Khirbet el-Kuṣeir - SOUSAKIM

Paragraph: 
10
Translation: 

<Cyriacus, in search of solitude, retires first into the desert of Nethupha, then to the inner desert of Rouba, where he lives on wild herbs and reeds. But even there he is sought out by people afflicted with diseases or demonic possession, whom he cured with prayers and the sign of the Cross.>

Then, unable to endure the annoyance caused by such a crowd, he left the desert of Rouba and retired to a place very lonely and hidden, where no hermit had ever lived. This site is called by the local people Sousakim: here the two wadis, of the New Laura and of the Laura of Souka, both most deep and fearful, come together.
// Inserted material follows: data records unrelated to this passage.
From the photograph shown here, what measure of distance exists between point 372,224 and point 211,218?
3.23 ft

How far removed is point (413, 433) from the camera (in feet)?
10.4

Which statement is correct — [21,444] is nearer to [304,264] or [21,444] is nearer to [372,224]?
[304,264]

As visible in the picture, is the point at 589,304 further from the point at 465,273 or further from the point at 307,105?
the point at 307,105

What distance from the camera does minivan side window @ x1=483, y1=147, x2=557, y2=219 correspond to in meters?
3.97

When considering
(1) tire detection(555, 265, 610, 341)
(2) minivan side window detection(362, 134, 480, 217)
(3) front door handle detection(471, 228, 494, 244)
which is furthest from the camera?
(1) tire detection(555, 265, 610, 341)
Some say that these are the rivers of Etham, about which David says in his glorifications of the Lord: ‘Thou didst dry up ever-flowing streams’ <Ps. 74:15>. After seven years in Sousakim, in the days of the great and terrible pestilence <541-542>, the fathers of the Laura of Souka, fearing the impending menace, descended in a supplicant procession, and, applying many entreaties, brought him back from Sousakim to the Laura …

(transl. Leah Di Segni)

Summary: 
Cyriacus retreats to a remote place called by the locals "Sousakim" for seven years, AD 535-542.